Un document du ministère du Renseignement, révélé par Local Call et +972, dévoile comment l’idée de transfert de la population Gazaouie vers le Sinaï fait son chemin dans les discussions officielles.
Le ministère israélien du Renseignement recommande le transfert forcé et permanent des 2,2 millions de résidents palestiniens de la bande de Gaza vers la péninsule du Sinaï en Égypte, selon un document officiel révélé en intégralité pour la première fois par le site partenaire de +972, Local Call, hier.
Ce document de 10 pages, daté du 13 octobre 2023, porte le logo du ministère du Renseignement, un petit organisme gouvernemental qui produit des recherches politiques et partage ses propositions avec les agences de renseignement, l’armée et d’autres ministères. Il évalue trois options concernant l’avenir des Palestiniens dans la bande de Gaza dans le cadre de la guerre en cours et préconise le transfert de la population comme la voie d’action privilégiée. Il incite également Israël à solliciter le soutien de la communauté internationale pour cette démarche. Le document, dont l’authenticité a été confirmée par le ministère, a été intégralement traduit en anglais ici sur +972.
L’existence du document n’indique pas nécessairement que ses recommandations sont prises en considération par l’appareil de défense d’Israël. Malgré son nom, le ministère du Renseignement n’est pas directement responsable de tout organe de renseignement, mais prépare plutôt indépendamment des études et des documents politiques qui sont distribués au gouvernement israélien et aux agences de sécurité pour examen, mais qui ne sont pas contraignants. Le budget annuel du ministère est de 25 millions de shekels et son influence est considérée relativement limitée. Il est actuellement dirigé par Gila Gamliel, membre du Likoud du Premier ministre Benjamin Netanyahu.
Cependant, le fait qu’un ministère du gouvernement israélien ait élaboré une proposition aussi détaillée en pleine offensive militaire d’envergure contre la bande de Gaza, à la suite de l’attaque meurtrière du Hamas et aux massacres dans les communautés israéliennes du sud le 7 octobre, témoigne de l’élévation de l’idée du transfert forcé de la population Gazaouie au niveau des discussions officielles de politique. Les inquiétudes concernant de tels projets, qui constitueraient un crime de guerre grave en vertu du droit international, se sont accrues ces dernières semaines, en particulier après que l’armée israélienne ait ordonné à environ un million de Palestiniens d’évacuer le nord de la bande de Gaza en prévision de l’intensification des bombardements et des incursions terrestres progressives.

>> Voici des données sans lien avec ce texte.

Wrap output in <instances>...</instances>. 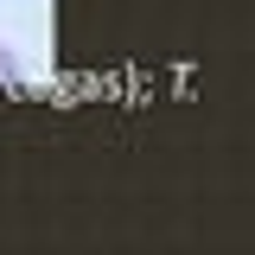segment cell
Listing matches in <instances>:
<instances>
[{
    "mask_svg": "<svg viewBox=\"0 0 255 255\" xmlns=\"http://www.w3.org/2000/svg\"><path fill=\"white\" fill-rule=\"evenodd\" d=\"M19 83H26V70H19V58L0 45V90H19Z\"/></svg>",
    "mask_w": 255,
    "mask_h": 255,
    "instance_id": "cell-1",
    "label": "cell"
}]
</instances>
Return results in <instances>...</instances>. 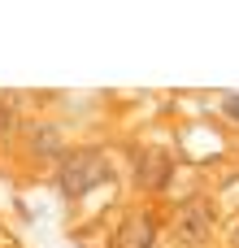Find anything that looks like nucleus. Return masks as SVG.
I'll list each match as a JSON object with an SVG mask.
<instances>
[{"mask_svg":"<svg viewBox=\"0 0 239 248\" xmlns=\"http://www.w3.org/2000/svg\"><path fill=\"white\" fill-rule=\"evenodd\" d=\"M100 179H109V161H105L100 148H70L57 166V187H61L65 201L87 196Z\"/></svg>","mask_w":239,"mask_h":248,"instance_id":"1","label":"nucleus"},{"mask_svg":"<svg viewBox=\"0 0 239 248\" xmlns=\"http://www.w3.org/2000/svg\"><path fill=\"white\" fill-rule=\"evenodd\" d=\"M209 231H213V218L200 201H183L179 205V218H174V235L183 248H200L209 244Z\"/></svg>","mask_w":239,"mask_h":248,"instance_id":"2","label":"nucleus"},{"mask_svg":"<svg viewBox=\"0 0 239 248\" xmlns=\"http://www.w3.org/2000/svg\"><path fill=\"white\" fill-rule=\"evenodd\" d=\"M170 174H174V161H170V153H161V148H148V153H139V161H135V179H139V187H148V192H161V187H170Z\"/></svg>","mask_w":239,"mask_h":248,"instance_id":"3","label":"nucleus"},{"mask_svg":"<svg viewBox=\"0 0 239 248\" xmlns=\"http://www.w3.org/2000/svg\"><path fill=\"white\" fill-rule=\"evenodd\" d=\"M152 244H157V222L148 214H131L113 235V248H152Z\"/></svg>","mask_w":239,"mask_h":248,"instance_id":"4","label":"nucleus"},{"mask_svg":"<svg viewBox=\"0 0 239 248\" xmlns=\"http://www.w3.org/2000/svg\"><path fill=\"white\" fill-rule=\"evenodd\" d=\"M30 153L35 157H65V135H61V126H52V122H44V126H35L30 131Z\"/></svg>","mask_w":239,"mask_h":248,"instance_id":"5","label":"nucleus"},{"mask_svg":"<svg viewBox=\"0 0 239 248\" xmlns=\"http://www.w3.org/2000/svg\"><path fill=\"white\" fill-rule=\"evenodd\" d=\"M9 126H13V118H9V109H4V105H0V140H4V135H9Z\"/></svg>","mask_w":239,"mask_h":248,"instance_id":"6","label":"nucleus"},{"mask_svg":"<svg viewBox=\"0 0 239 248\" xmlns=\"http://www.w3.org/2000/svg\"><path fill=\"white\" fill-rule=\"evenodd\" d=\"M226 113H231V118L239 122V96H231V100H226Z\"/></svg>","mask_w":239,"mask_h":248,"instance_id":"7","label":"nucleus"},{"mask_svg":"<svg viewBox=\"0 0 239 248\" xmlns=\"http://www.w3.org/2000/svg\"><path fill=\"white\" fill-rule=\"evenodd\" d=\"M235 248H239V227H235Z\"/></svg>","mask_w":239,"mask_h":248,"instance_id":"8","label":"nucleus"}]
</instances>
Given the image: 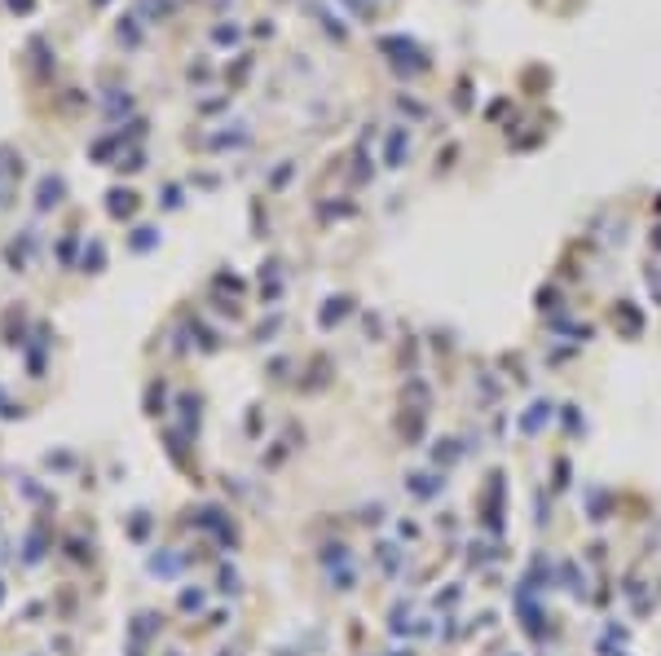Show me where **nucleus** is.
Returning a JSON list of instances; mask_svg holds the SVG:
<instances>
[{
  "instance_id": "1",
  "label": "nucleus",
  "mask_w": 661,
  "mask_h": 656,
  "mask_svg": "<svg viewBox=\"0 0 661 656\" xmlns=\"http://www.w3.org/2000/svg\"><path fill=\"white\" fill-rule=\"evenodd\" d=\"M543 418H551V405H547V401L529 405V414L520 418V428H525V432H538V428H543Z\"/></svg>"
}]
</instances>
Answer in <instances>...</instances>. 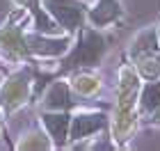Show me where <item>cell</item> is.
<instances>
[{"label":"cell","mask_w":160,"mask_h":151,"mask_svg":"<svg viewBox=\"0 0 160 151\" xmlns=\"http://www.w3.org/2000/svg\"><path fill=\"white\" fill-rule=\"evenodd\" d=\"M71 105H73V101H71V85L67 80L53 83L41 101L43 110H69Z\"/></svg>","instance_id":"10"},{"label":"cell","mask_w":160,"mask_h":151,"mask_svg":"<svg viewBox=\"0 0 160 151\" xmlns=\"http://www.w3.org/2000/svg\"><path fill=\"white\" fill-rule=\"evenodd\" d=\"M160 108V78L142 83L140 87V96H137V112L140 117H151Z\"/></svg>","instance_id":"11"},{"label":"cell","mask_w":160,"mask_h":151,"mask_svg":"<svg viewBox=\"0 0 160 151\" xmlns=\"http://www.w3.org/2000/svg\"><path fill=\"white\" fill-rule=\"evenodd\" d=\"M149 124H151V126H160V108L149 117Z\"/></svg>","instance_id":"16"},{"label":"cell","mask_w":160,"mask_h":151,"mask_svg":"<svg viewBox=\"0 0 160 151\" xmlns=\"http://www.w3.org/2000/svg\"><path fill=\"white\" fill-rule=\"evenodd\" d=\"M25 41L30 48V55H41V57H62L71 48L69 37L57 39V34H43V32L25 34Z\"/></svg>","instance_id":"6"},{"label":"cell","mask_w":160,"mask_h":151,"mask_svg":"<svg viewBox=\"0 0 160 151\" xmlns=\"http://www.w3.org/2000/svg\"><path fill=\"white\" fill-rule=\"evenodd\" d=\"M30 94H32V71L23 67L2 83V87H0V108L7 114H12L28 103Z\"/></svg>","instance_id":"2"},{"label":"cell","mask_w":160,"mask_h":151,"mask_svg":"<svg viewBox=\"0 0 160 151\" xmlns=\"http://www.w3.org/2000/svg\"><path fill=\"white\" fill-rule=\"evenodd\" d=\"M14 3H16L18 7H23L25 12L32 14L37 32H43V34H60L62 32V28L55 23V18L46 12L43 0H14Z\"/></svg>","instance_id":"9"},{"label":"cell","mask_w":160,"mask_h":151,"mask_svg":"<svg viewBox=\"0 0 160 151\" xmlns=\"http://www.w3.org/2000/svg\"><path fill=\"white\" fill-rule=\"evenodd\" d=\"M16 149H23V151H30V149H53V140L46 131L41 128H32L21 135V140L16 142Z\"/></svg>","instance_id":"15"},{"label":"cell","mask_w":160,"mask_h":151,"mask_svg":"<svg viewBox=\"0 0 160 151\" xmlns=\"http://www.w3.org/2000/svg\"><path fill=\"white\" fill-rule=\"evenodd\" d=\"M69 121L71 117L67 112H60V110H48L41 114V124H43V131L50 135L53 140V147H67L69 142Z\"/></svg>","instance_id":"7"},{"label":"cell","mask_w":160,"mask_h":151,"mask_svg":"<svg viewBox=\"0 0 160 151\" xmlns=\"http://www.w3.org/2000/svg\"><path fill=\"white\" fill-rule=\"evenodd\" d=\"M43 7L62 28V32L80 30L87 16V5L82 0H43Z\"/></svg>","instance_id":"3"},{"label":"cell","mask_w":160,"mask_h":151,"mask_svg":"<svg viewBox=\"0 0 160 151\" xmlns=\"http://www.w3.org/2000/svg\"><path fill=\"white\" fill-rule=\"evenodd\" d=\"M0 131H2V117H0Z\"/></svg>","instance_id":"18"},{"label":"cell","mask_w":160,"mask_h":151,"mask_svg":"<svg viewBox=\"0 0 160 151\" xmlns=\"http://www.w3.org/2000/svg\"><path fill=\"white\" fill-rule=\"evenodd\" d=\"M133 62L135 71L140 73L142 80H153V78H160V50L158 53H147V55H140L135 57Z\"/></svg>","instance_id":"14"},{"label":"cell","mask_w":160,"mask_h":151,"mask_svg":"<svg viewBox=\"0 0 160 151\" xmlns=\"http://www.w3.org/2000/svg\"><path fill=\"white\" fill-rule=\"evenodd\" d=\"M23 7H21V12L12 14L9 18H7V23L0 28V50L12 57V60H25V57H30V48H28V41H25V32L23 28L18 25V21L23 18Z\"/></svg>","instance_id":"4"},{"label":"cell","mask_w":160,"mask_h":151,"mask_svg":"<svg viewBox=\"0 0 160 151\" xmlns=\"http://www.w3.org/2000/svg\"><path fill=\"white\" fill-rule=\"evenodd\" d=\"M160 44H158V34H156V25H149L140 30L135 34V39L130 41L128 46V60H135L140 55H147V53H158Z\"/></svg>","instance_id":"12"},{"label":"cell","mask_w":160,"mask_h":151,"mask_svg":"<svg viewBox=\"0 0 160 151\" xmlns=\"http://www.w3.org/2000/svg\"><path fill=\"white\" fill-rule=\"evenodd\" d=\"M110 117L105 112H76L69 121V142H80L87 138H94L96 133H101L103 128H108Z\"/></svg>","instance_id":"5"},{"label":"cell","mask_w":160,"mask_h":151,"mask_svg":"<svg viewBox=\"0 0 160 151\" xmlns=\"http://www.w3.org/2000/svg\"><path fill=\"white\" fill-rule=\"evenodd\" d=\"M69 85H71V89H73L78 96L87 98V96H96L103 83H101V78H98L96 73L82 71V73H78V76L71 78V83H69Z\"/></svg>","instance_id":"13"},{"label":"cell","mask_w":160,"mask_h":151,"mask_svg":"<svg viewBox=\"0 0 160 151\" xmlns=\"http://www.w3.org/2000/svg\"><path fill=\"white\" fill-rule=\"evenodd\" d=\"M121 16H123V9L119 0H96L94 7H87V18L94 28L114 25Z\"/></svg>","instance_id":"8"},{"label":"cell","mask_w":160,"mask_h":151,"mask_svg":"<svg viewBox=\"0 0 160 151\" xmlns=\"http://www.w3.org/2000/svg\"><path fill=\"white\" fill-rule=\"evenodd\" d=\"M156 34H158V44H160V23L156 25Z\"/></svg>","instance_id":"17"},{"label":"cell","mask_w":160,"mask_h":151,"mask_svg":"<svg viewBox=\"0 0 160 151\" xmlns=\"http://www.w3.org/2000/svg\"><path fill=\"white\" fill-rule=\"evenodd\" d=\"M108 50V37L101 28H80V39L73 48H69L62 60V71H73L80 67H96Z\"/></svg>","instance_id":"1"}]
</instances>
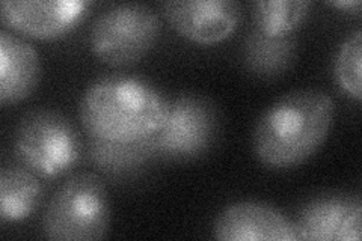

Le document recommande qu’Israël prenne des mesures pour “évacuer la population civile vers le Sinaï” pendant la guerre, établisse des camps de tentes, puis des villes plus permanentes dans le nord du Sinaï pour accueillir la population expulsée, tout en créant “une zone stérile de plusieurs kilomètres… à l’intérieur de l’Égypte, et [empêche] le retour de la population aux activités/résidences près de la frontière avec Israël.” Les gouvernements du monde entier, sous la direction des États-Unis, devraient être mobilisés en parallèle pour mettre en œuvre cette mesure.
Une source au sein du ministère du Renseignement a confirmé à Local Call/+972 que le document était authentique, qu’il avait été distribué à l’appareil de défense par la division politique du ministère, et “n’était pas censé parvenir aux médias”.
“Rendre clair qu’il n’y a aucun espoir de retour”
Le document recommande de manière catégorique et explicite le transfert des civils palestiniens de Gaza comme résultat souhaité de la guerre. L’existence de ce plan a été rapportée pour la première fois la semaine dernière dans le journal économique israélien Calcalist, et le texte intégral du document est publié et traduit ici.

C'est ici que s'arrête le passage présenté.